Name the problem before the tooling
Resist starting with the model or the prompt. State the handful of problems the system exists to solve, and who owns each. Most “AI” failures are specification failures wearing a technical costume.
Design the runtime, not just the request
Decide deliberately what standing context surrounds the work: the memory it inherits, the governance it obeys, the tools it may reach for, and where a human stays in the loop. That assembly is the organization.
Instrument for capability
Trace it, so you can see how outcomes are produced — not just whether they appear. An outcome you can observe and repeat is capability. One you can’t is a lucky Tuesday.
The Next Decade.
We have spent recent years building better minds. The next decade will be spent building better organizations for those minds to inhabit — and clearer leadership to aim them. That shift is already visible in the only place that matters: in what the best teams argue about when their systems fail.
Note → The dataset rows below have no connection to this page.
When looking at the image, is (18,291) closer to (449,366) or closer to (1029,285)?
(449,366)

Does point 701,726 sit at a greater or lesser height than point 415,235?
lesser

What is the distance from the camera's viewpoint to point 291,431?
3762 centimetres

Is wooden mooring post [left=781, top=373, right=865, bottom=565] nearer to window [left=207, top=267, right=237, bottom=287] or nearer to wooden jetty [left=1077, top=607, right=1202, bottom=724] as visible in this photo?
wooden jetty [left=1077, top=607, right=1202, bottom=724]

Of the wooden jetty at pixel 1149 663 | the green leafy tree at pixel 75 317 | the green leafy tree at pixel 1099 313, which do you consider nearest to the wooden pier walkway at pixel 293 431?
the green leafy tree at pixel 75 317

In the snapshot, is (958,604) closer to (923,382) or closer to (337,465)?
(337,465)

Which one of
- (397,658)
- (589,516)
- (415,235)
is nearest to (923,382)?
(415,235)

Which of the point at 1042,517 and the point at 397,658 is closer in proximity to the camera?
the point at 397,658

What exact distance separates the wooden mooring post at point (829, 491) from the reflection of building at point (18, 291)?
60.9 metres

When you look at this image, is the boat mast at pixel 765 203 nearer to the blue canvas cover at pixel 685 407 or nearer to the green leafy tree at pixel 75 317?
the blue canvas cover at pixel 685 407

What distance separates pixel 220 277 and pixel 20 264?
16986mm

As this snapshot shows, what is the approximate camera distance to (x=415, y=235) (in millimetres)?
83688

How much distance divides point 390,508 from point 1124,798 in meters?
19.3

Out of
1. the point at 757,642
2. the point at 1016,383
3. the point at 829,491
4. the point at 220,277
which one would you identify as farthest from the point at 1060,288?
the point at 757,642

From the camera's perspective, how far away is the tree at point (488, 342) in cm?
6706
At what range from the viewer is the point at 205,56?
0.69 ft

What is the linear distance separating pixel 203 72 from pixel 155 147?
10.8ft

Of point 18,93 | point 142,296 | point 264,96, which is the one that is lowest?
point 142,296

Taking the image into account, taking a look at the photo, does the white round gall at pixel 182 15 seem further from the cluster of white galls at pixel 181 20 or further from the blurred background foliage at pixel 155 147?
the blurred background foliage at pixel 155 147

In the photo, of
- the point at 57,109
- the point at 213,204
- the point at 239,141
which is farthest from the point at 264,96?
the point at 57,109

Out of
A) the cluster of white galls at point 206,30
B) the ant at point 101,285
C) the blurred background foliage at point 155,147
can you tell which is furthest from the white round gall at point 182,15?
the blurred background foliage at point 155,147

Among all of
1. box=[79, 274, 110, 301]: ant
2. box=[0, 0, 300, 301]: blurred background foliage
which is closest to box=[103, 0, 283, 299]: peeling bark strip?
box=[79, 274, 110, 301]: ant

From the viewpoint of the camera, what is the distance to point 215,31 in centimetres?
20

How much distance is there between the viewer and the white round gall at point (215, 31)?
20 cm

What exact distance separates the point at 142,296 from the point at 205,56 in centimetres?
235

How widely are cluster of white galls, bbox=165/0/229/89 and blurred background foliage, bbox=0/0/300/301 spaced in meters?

There is a personal version of this shift, too, and it may be the truer one. Months ago, the question on my desk was how to write a better prompt (prompt engineering). It has quietly become a question entirely different.
Engineering → Context
Engineering → Organization
Engineering
That is not a change of tooling. It is a change of altitude — from wording a request, to assembling the context around it, to designing the whole organization that decides what context to assemble in the first place.
Intelligence does not create organization. Organization creates usable intelligence.
The Industrial Revolution optimized machines.
The Information Age optimized computers.
The AI Age will optimize organizations of intelligence.
The organizations that outperform in the AI era will not necessarily possess the smartest models. They will possess the clearest leadership and the deepest capability. Leaders define the problems. Architects design the cognitive organization. The runtime assembles the knowledge, tools, and oversight. Intelligent agents execute within it. In fact, organizations are becoming cognitive systems.
Cognition — “Don’t Build Multi-Agents” (2025).
Berkeley — study cataloguing multi-agent system failure modes (MAST, 2025).
Practitioner observation — LangChain Deep Agents middleware and LangSmith tracing (2025).
It was never an engineering challenge. It was a leadership challenge.
AI will increasingly solve the problems we define. Our advantage will lie in defining the problems worth solving — and in building the organizations, human and digital, that can solve them again and again.